[Dataset entries]
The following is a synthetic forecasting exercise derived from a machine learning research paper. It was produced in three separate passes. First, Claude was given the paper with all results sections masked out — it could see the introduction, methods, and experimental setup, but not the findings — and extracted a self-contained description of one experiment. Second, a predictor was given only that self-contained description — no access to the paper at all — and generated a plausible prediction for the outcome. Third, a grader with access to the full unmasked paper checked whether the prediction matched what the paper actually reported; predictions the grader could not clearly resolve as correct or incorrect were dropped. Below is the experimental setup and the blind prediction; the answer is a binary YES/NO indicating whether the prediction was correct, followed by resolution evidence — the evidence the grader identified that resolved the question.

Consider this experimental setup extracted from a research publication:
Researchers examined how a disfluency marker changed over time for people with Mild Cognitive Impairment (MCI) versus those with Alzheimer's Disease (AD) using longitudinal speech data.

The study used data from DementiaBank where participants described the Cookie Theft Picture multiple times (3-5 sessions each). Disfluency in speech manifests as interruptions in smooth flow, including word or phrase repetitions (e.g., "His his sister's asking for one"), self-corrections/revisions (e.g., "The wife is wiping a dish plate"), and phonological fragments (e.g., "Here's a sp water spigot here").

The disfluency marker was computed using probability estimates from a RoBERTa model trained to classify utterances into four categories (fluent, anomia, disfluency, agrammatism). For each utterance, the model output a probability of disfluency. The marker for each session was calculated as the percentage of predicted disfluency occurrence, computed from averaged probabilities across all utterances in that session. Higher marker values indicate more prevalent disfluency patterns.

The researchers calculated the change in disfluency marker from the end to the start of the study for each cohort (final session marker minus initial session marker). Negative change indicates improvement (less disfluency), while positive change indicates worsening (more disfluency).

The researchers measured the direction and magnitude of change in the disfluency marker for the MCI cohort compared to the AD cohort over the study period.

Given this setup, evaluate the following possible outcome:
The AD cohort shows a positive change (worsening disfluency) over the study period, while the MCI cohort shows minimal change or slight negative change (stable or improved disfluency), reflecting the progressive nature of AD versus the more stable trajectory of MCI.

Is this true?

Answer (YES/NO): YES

--

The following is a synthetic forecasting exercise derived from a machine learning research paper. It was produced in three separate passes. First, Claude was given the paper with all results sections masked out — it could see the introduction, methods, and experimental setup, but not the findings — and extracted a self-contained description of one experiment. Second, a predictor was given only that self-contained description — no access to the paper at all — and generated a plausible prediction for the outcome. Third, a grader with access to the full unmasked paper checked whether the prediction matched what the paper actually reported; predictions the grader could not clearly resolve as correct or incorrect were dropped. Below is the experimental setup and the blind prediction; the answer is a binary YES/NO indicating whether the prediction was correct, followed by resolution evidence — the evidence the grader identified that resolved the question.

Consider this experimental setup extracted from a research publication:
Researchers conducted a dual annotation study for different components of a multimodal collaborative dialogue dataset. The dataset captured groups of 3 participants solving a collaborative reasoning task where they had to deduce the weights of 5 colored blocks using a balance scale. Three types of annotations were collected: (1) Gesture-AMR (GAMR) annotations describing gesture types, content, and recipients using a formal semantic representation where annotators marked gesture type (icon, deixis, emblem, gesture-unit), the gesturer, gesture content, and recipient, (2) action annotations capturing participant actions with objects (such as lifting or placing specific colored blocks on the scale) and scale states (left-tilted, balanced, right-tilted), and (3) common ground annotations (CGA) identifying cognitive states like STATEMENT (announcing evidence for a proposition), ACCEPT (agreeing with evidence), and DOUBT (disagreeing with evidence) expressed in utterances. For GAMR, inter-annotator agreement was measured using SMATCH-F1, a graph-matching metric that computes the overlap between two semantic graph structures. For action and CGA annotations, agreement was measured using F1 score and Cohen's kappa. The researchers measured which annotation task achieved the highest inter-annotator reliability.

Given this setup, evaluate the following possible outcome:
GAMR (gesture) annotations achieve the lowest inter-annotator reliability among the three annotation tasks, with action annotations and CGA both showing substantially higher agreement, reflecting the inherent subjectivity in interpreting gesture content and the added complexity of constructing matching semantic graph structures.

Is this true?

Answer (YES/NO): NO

EXERCISE INSTRUCTIONS: Only the lines above from the line with "The researchers calculated" to the line with "Answer (YES/NO): YES", those two lines included, should be reproduced exactly.

REPLY TO THE TASK:
The researchers calculated the change in disfluency marker from the end to the start of the study for each cohort (final session marker minus initial session marker). Negative change indicates improvement (less disfluency), while positive change indicates worsening (more disfluency).

The researchers measured the direction and magnitude of change in the disfluency marker for the MCI cohort compared to the AD cohort over the study period.

Given this setup, evaluate the following possible outcome:
The AD cohort shows a positive change (worsening disfluency) over the study period, while the MCI cohort shows minimal change or slight negative change (stable or improved disfluency), reflecting the progressive nature of AD versus the more stable trajectory of MCI.

Is this true?

Answer (YES/NO): YES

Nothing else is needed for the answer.